Et c'était revenu. Son cœur s'est éveillé après un long sommeil. Au début, il a prit son temps pour revenir en douceur. Zorro ne l'a même pas remarqué, puis, ça a grossit, encore, jusqu'à ce qu'il ne puisse plus douter, battant si fort qu'il en avait mal aux côtes. Jamais son cœur n'a ainsi hurlé, n'a ainsi voulu contrôler son âme, son être, sa tête. Assourdissant, omniprésent, jusqu'à l'empêcher de dormir… Et quand il ne dort pas, il voit un visage, flottant dans son esprit. Il tente de l'attraper, de le frapper, de l'embrasser, mais le visage se défile toujours, disparait dans un nuage de fumée argentée.

- Mais c'est MON tour de garde, s'écria soudain Chopper de sa voix exigüe. Allez dormir tous les deux, et faites-moi confiance !

Sanji avait sursauté et regardé par-dessus son épaule. Zorro était accoudé près de la figure de proue et regardait de toute sa hauteur le petit animal. Chopper dégluti avec peine et balbutia quelque peu avant de se mettre à trembler de tous ses membres.

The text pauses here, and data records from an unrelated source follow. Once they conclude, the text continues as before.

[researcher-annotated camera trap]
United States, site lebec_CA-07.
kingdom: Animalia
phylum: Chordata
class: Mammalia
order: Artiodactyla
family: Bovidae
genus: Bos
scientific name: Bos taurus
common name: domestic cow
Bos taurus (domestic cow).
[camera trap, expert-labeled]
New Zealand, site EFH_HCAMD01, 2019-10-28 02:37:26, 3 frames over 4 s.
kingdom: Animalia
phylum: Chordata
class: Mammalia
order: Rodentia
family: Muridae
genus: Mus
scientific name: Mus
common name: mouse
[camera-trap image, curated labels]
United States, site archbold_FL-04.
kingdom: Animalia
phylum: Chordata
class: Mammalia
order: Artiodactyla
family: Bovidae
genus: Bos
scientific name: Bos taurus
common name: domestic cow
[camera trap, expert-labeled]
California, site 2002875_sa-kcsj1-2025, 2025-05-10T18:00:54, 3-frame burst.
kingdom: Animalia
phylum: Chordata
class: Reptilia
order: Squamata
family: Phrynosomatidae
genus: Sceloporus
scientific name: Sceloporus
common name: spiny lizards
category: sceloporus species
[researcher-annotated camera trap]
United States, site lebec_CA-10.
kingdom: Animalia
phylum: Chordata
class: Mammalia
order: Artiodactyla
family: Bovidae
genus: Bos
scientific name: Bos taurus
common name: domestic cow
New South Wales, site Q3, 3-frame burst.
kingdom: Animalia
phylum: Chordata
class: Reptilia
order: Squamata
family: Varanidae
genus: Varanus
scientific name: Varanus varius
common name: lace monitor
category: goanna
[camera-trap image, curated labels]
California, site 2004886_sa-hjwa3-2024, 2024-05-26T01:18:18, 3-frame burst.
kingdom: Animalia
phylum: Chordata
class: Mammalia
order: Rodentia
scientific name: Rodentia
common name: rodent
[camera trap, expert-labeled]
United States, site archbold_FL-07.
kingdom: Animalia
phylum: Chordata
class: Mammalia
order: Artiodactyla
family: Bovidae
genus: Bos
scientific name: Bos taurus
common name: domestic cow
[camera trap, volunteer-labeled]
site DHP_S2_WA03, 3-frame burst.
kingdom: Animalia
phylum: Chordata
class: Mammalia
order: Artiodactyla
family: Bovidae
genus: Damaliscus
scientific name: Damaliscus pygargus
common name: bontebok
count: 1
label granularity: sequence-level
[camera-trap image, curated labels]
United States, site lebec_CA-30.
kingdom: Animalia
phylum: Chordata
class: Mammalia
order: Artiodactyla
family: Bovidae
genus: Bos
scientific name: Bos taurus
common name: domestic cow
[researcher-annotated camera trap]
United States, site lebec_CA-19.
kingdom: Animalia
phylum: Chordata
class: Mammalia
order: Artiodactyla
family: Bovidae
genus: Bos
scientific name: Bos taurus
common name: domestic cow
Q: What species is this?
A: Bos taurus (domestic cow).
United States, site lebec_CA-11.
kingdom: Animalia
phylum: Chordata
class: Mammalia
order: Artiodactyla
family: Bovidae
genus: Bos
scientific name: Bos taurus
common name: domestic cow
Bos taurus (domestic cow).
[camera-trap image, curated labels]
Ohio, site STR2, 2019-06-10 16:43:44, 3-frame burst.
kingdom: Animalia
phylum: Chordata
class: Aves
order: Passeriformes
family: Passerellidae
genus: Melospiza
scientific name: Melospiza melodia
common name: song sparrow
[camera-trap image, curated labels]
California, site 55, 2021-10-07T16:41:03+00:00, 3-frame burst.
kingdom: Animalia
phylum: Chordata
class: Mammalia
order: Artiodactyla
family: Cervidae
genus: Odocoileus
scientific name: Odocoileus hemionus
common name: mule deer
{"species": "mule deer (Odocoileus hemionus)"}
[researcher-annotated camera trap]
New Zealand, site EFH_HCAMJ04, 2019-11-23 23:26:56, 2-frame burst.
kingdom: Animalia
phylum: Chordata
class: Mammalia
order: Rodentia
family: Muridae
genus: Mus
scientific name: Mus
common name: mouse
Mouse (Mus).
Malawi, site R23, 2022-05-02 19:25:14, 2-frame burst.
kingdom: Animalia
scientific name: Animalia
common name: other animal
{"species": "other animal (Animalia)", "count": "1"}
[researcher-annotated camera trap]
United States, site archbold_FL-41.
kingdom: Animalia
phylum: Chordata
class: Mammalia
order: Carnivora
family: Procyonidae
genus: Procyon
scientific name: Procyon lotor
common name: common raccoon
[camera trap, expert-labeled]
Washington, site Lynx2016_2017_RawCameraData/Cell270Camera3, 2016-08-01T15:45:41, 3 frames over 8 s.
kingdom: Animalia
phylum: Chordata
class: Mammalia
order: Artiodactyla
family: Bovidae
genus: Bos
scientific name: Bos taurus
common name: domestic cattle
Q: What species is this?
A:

- Heu… je veux dire… enfin… Vous pouvez rester, mais... heu…

Le pauvre, il faisait pitié à voir… Surtout que l'épéiste le regardait de son regard le moins expressif… le plus inquiétant. Comment savoir s'il allait écouter l'ordre du médecin ou le découper ? Sanji soupira longuement un nuage aux reflets de lune et délaissa les étoiles du regard pour se diriger vers le duo un peu plus loin.

- Écoute, Chopper, fit-il d'une voix calme et rassurante. On veut seulement prendre l'air, on ira se coucher quand on en aura assez. D'ici là, on compte sur toi pour assurer notre sécurité sur le pont, d'accord ?

- D'accord !

Et, le petit Chopper, les épaules chargées d'une grande responsabilité, s'en fut vers le grand mat, où il disparu.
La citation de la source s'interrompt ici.